* [Exercise tasks]:
a – Turn the paragraph of the passage on the State and land that begins "Like the Manmohan Singh government before it" into a short bulleted list that keeps its main facts.
b – Duplicate the part of the passage on the State and land starting at "This a key question" and ending at "previous Congress government?".

* [Given passage]:
-=-=-

What is the State’s relationship to land and its citizens? 

This a key question – and one that remains unanswered. Is the State a landlord? Is it a trustee? Is it a super-landlord? Is it an owner? A super-owner? Is it above the law? 

We cannot defer these questions any longer. 

It was in 2003 that the Supreme Court reintroduced the idea of citizens as ‘subjects’. It said: “So long as the public purpose subsists the exercise of the power by the State to acquire the land of its subjects without regard to the wishes or willingness of the owner or person interested in the land cannot be questioned.” But surely we have moved way beyond the idea of subject-hood. There are citizens in this country, and the State is bound by the law. This needs to be reasserted.

Is the present government’s approach to the land and the environment any different from the previous Congress government? 

Like the Manmohan Singh government before it, the Modi government sees forests, air, water and the protection of tribal interests instrumentally, in the context of its plans for the economy. Where it is a hurdle to the objectives that the government has set for itself, it uses its authority to sideline environmental and tribal interests. While the earlier government sidestepped the law if it came in the way of implementing its projects, the present government seems to be looking at the ordinance route to derive temporary legality, in the confidence that it can find a way to propel the law through Parliament. In the process, the reason why laws were made to safeguard the environment, acknowledge and address situations of mass displacement, and to care for tribal interests, is getting lost.

Take, for example, the Cabinet Committee on Investment that the Manmohan Singh government set up in January 2013. Under the law, the government cannot take over land or make decisions about environmental and forest clearance without following the process that was set in place to ensure that the environment and local populations do not pay too heavy a price when development projects are being implemented. The Forest Rights Act (FRA) of 2006, under which the rights of the forest dwelling and forest-dependent communities were “recognized”, had to be implemented before any project could be happen in those areas. What the Committee did under the UPA was to decide that, for projects worth Rs 1,000 crore or more, there would be no need to worry about laws, whether they had to do with forest rights, or with pollution or with land acquisition. The Modi government now seeks to dilute these laws and to leave the final decision about whether a project should go ahead or not with the government. 

Take another example: when it comes to forests, particularly Fifth Schedule Areas populated by people from the Scheduled Tribes, there are restrictions on land transfer and land alienation, and the State has been given the responsibility of safeguarding the interests of Adivasis and their relationship with the land. As this is seen as standing in the way of a number of projects that were a priority for the Manmohan Singh government, an exception was made to the Forest Rights’ Act and Provisions of the Panchayats (Extension to the Scheduled Areas) Act (PESA),1996, bypassing public hearings and consent when it came to linear projects (roads, canals, highways, broadband, electricity etc). The present government is demonstrably impatient about the idea of consultation with affected communities, and with getting consent from tribal communities when planning on locating a project in their midst.

-=-=-

* [Data listing]:
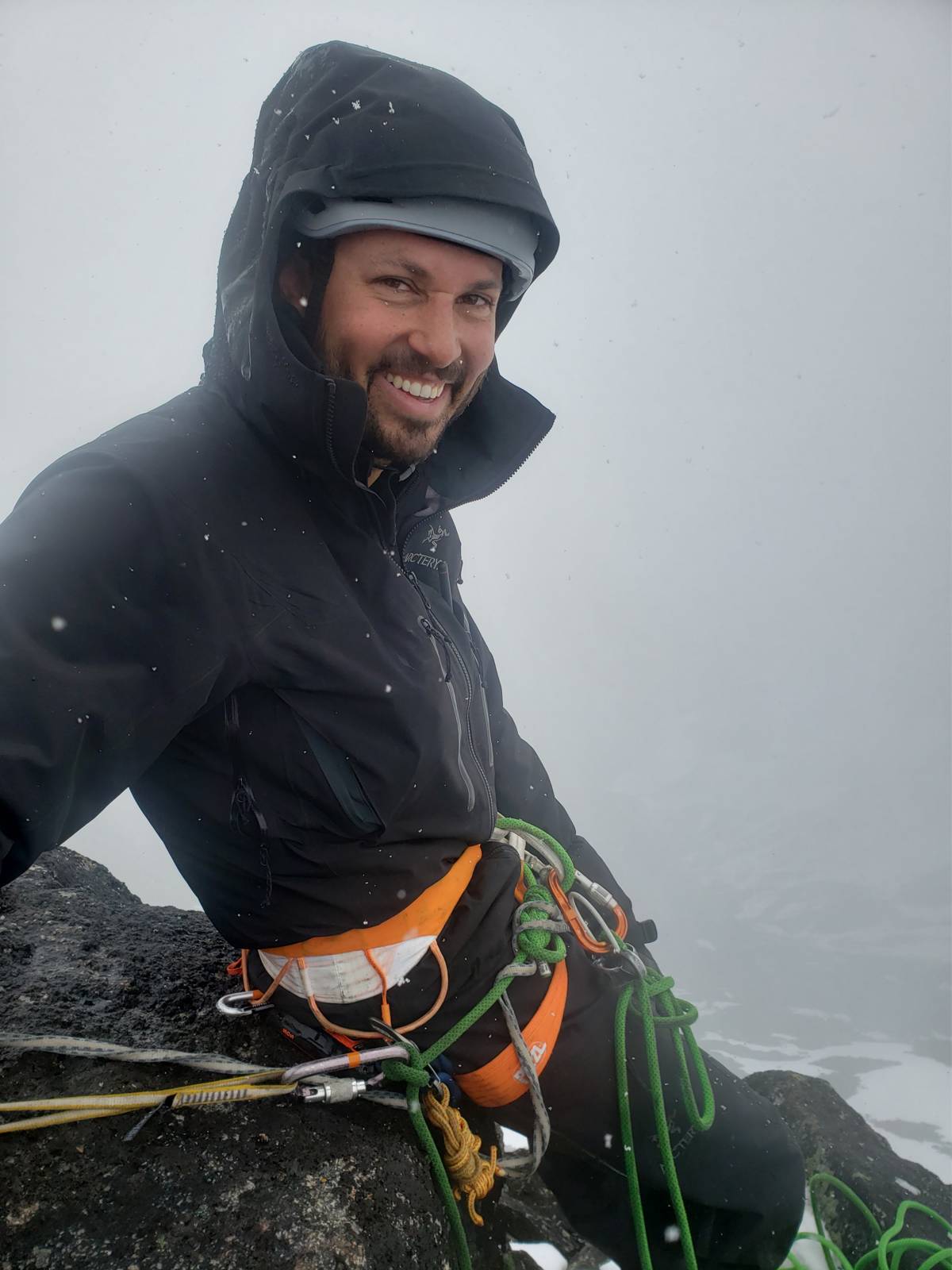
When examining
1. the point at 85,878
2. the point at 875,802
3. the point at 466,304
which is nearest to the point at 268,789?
the point at 466,304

-=-=-

* [Task-by-task outputs]:
a –
- Like the Manmohan Singh government, the Modi government treats forests, air, water and the protection of tribal interests as instruments of its economic plans.
- Where these interests stand in the way of its objectives, the government uses its authority to sideline them.
- The earlier government sidestepped the law when it blocked projects. The present government seems to use ordinances for temporary legality, confident it can later push the law through Parliament.
- In the process, the reasons laws were made are being lost. Those laws were meant to safeguard the environment, address mass displacement and care for tribal interests.

b –
This a key question – and one that remains unanswered. Is the State a landlord? Is it a trustee? Is it a super-landlord? Is it an owner? A super-owner? Is it above the law? 

We cannot defer these questions any longer. 

It was in 2003 that the Supreme Court reintroduced the idea of citizens as ‘subjects’. It said: “So long as the public purpose subsists the exercise of the power by the State to acquire the land of its subjects without regard to the wishes or willingness of the owner or person interested in the land cannot be questioned.” But surely we have moved way beyond the idea of subject-hood. There are citizens in this country, and the State is bound by the law. This needs to be reasserted.

Is the present government’s approach to the land and the environment any different from the previous Congress government?